* **Quoted passage**

=-=-=

Possibly as many as 2000 "pit ponies" alone worked underground in the Kurri/Cessnock district from around 1900.
Retired miner Col Andrews said it was decided early to base the face of the wheeler on his late friend, Tom.
"That's because the horse, Miner, was a champion and Tom was equal to him. He was a good, kind man," Andrews says.
"And now we're so excited knowing the unveiling is so close. We can't believe it."
"The only thing is that we (the Kurri statue committee) feel sorry for Brett, the sculptor. The final price was agreed on, but there may be no profit in it for Brett. There were delays (with COVID-19) and the cost of materials went up.
"And this was after Brett had suggested that besides a horse, the Kurri statue should also have a coal skip and a wheeler to make it more distinctive. Brett even donated the skip to help us.
"I hope our project now makes him more famous," Andrews says.
Costing more than $150,000, the Kurri statue project raised funds through barbeques, country music concerts, raffles, and even selling pewter belt buckles.
One of the biggest boosts came when a mining union gave $50,000 to the project.
Until mechanisation began to replace pit horses in mines in the 1950s, equines had been invaluable, hauling heavy coal skips deep underground or dragging timber pit props, and later cables, around with a tail chain.
The horses were usually quiet and reliable, regarded as guardian angels in the pits because of their uncanny ability to detect unsafe workplaces, such as when a roof was about to collapse.
Newcastle's last pit horse is believed to have worked at Stockrington No 2 Colliery, near Minmi, in 1983.
Australia's last officially recognised pit horses were retired at Collinsville mine in North Queensland in 1990. With their then-new pit horse statue (in late 2015), residents began to proudly refer to their town as their state's "pit horse capital".
In our Coalfields, the last major pit and district showpiece was at Richmond Main, near Kurri. It closed in 1967. But, at the height of its fame, it was regarded as having the largest shaft mine in the Southern Hemisphere and used 200 horses.
In August 2019, I was fortunate to meet former Richard Main miner Tom Outram, of Kurri, then aged 94.

=-=-=

* **Material provided**
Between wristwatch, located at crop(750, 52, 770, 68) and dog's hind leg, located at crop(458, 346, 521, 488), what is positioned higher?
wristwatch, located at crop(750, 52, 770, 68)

=-=-=

* **Task goal**
Reproduce the entire passage about the Kurri pit horse statue word for word. The lines above are separate material and are not connected to the text.

* **Written answer**
Possibly as many as 2000 "pit ponies" alone worked underground in the Kurri/Cessnock district from around 1900.
Retired miner Col Andrews said it was decided early to base the face of the wheeler on his late friend, Tom.
"That's because the horse, Miner, was a champion and Tom was equal to him. He was a good, kind man," Andrews says.
"And now we're so excited knowing the unveiling is so close. We can't believe it."
"The only thing is that we (the Kurri statue committee) feel sorry for Brett, the sculptor. The final price was agreed on, but there may be no profit in it for Brett. There were delays (with COVID-19) and the cost of materials went up.
"And this was after Brett had suggested that besides a horse, the Kurri statue should also have a coal skip and a wheeler to make it more distinctive. Brett even donated the skip to help us.
"I hope our project now makes him more famous," Andrews says.
Costing more than $150,000, the Kurri statue project raised funds through barbeques, country music concerts, raffles, and even selling pewter belt buckles.
One of the biggest boosts came when a mining union gave $50,000 to the project.
Until mechanisation began to replace pit horses in mines in the 1950s, equines had been invaluable, hauling heavy coal skips deep underground or dragging timber pit props, and later cables, around with a tail chain.
The horses were usually quiet and reliable, regarded as guardian angels in the pits because of their uncanny ability to detect unsafe workplaces, such as when a roof was about to collapse.
Newcastle's last pit horse is believed to have worked at Stockrington No 2 Colliery, near Minmi, in 1983.
Australia's last officially recognised pit horses were retired at Collinsville mine in North Queensland in 1990. With their then-new pit horse statue (in late 2015), residents began to proudly refer to their town as their state's "pit horse capital".
In our Coalfields, the last major pit and district showpiece was at Richmond Main, near Kurri. It closed in 1967. But, at the height of its fame, it was regarded as having the largest shaft mine in the Southern Hemisphere and used 200 horses.
In August 2019, I was fortunate to meet former Richard Main miner Tom Outram, of Kurri, then aged 94.